Ray cache

Hello,

we are currently implementing a ray cache.

We decided to use a hash table on the device side.

Since we cannot call new on the device, we use a buffer with ready elements and fill them with
data. During the tracing the data with the same hash code is reused.

This helped us to increase our efficiency.

We tested the code for the same scene for a sufficient number of cycles and it did not fail and worked properly.

However, when we test the code in a changing environment (a real time tracing) for some sufficient
number of rays we get multiple exceptions.

[2013-12-13 12:48:18.580046] [0x91b52700] [error] An exception occured while tracing: Launching context 1D: OptiX result code: -1, Unknown error (Details: Function “RTresult _rtContextLaunch1D(RTcontext_api*, unsigned int, RTsize)” caught exception: Encountered a CUDA error: driver().cuMemcpyHtoD(dst + dstOffset, static_cast<const char*>(src) + srcOffset, bytes) returned (700): Launch failed, [6750287])

The exceptions happen when we try to get performance data from the device

context->getFreeDeviceMemoryInBytes(device);

However, if we disable read operations on our cache buffer the exceptions do not occur.
Moreover the exceptions occur on the return statement, so they are not thrown neither on
index generation nor accessing the buffer. Only the return statement makes the code break.

I would like to know what could possibly cause the error?

kind regards,

Alexander

Have you tried enabling all of OptiX’s exceptions? See the exceptions or device_exceptions sample in the SDK for example of how to implement this. One of the enabled exceptions is to check all buffer accesses.

rtContextSetExceptionEnabled( context, RT_EXCEPTION_ALL, 1 )
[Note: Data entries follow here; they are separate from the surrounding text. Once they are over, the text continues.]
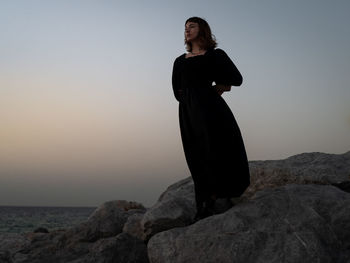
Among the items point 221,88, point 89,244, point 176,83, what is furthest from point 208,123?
point 89,244

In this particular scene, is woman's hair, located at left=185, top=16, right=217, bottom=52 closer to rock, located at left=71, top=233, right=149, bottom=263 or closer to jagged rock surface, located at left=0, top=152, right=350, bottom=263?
jagged rock surface, located at left=0, top=152, right=350, bottom=263

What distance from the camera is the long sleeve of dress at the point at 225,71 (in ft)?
18.2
You should also make sure you have an exception program as well.

Hello,

thank you for your answer.

We already have all exceptions enabled.

The exception I have posted previously is the result we get with enabled exceptions.

Could you give an explanation why this can happen?

I got feeling that at some point the buffer is destroyed.

I would like also to know how to handle such situations.

Let me know if you need any additional info.

kind regards,

Alexander

JBigler meant that you should

  1. Set up an exception program (an RT_PROGRAM in the device code)
  2. Register it with your context
  3. Enable print capabilities with rtContextSetPrintEnabled (this allows you to use rtPrintf on the device)
  4. Enable all the exceptions with rtContextSetExceptionEnabled
  5. Use rtPrintExceptionDetails to get additional info on what happened on the device while your code was executing. Notice that this last step should be done in your exception program (the one that you set up at point 1).

Hello marknv,

We already have all these set up except the last item.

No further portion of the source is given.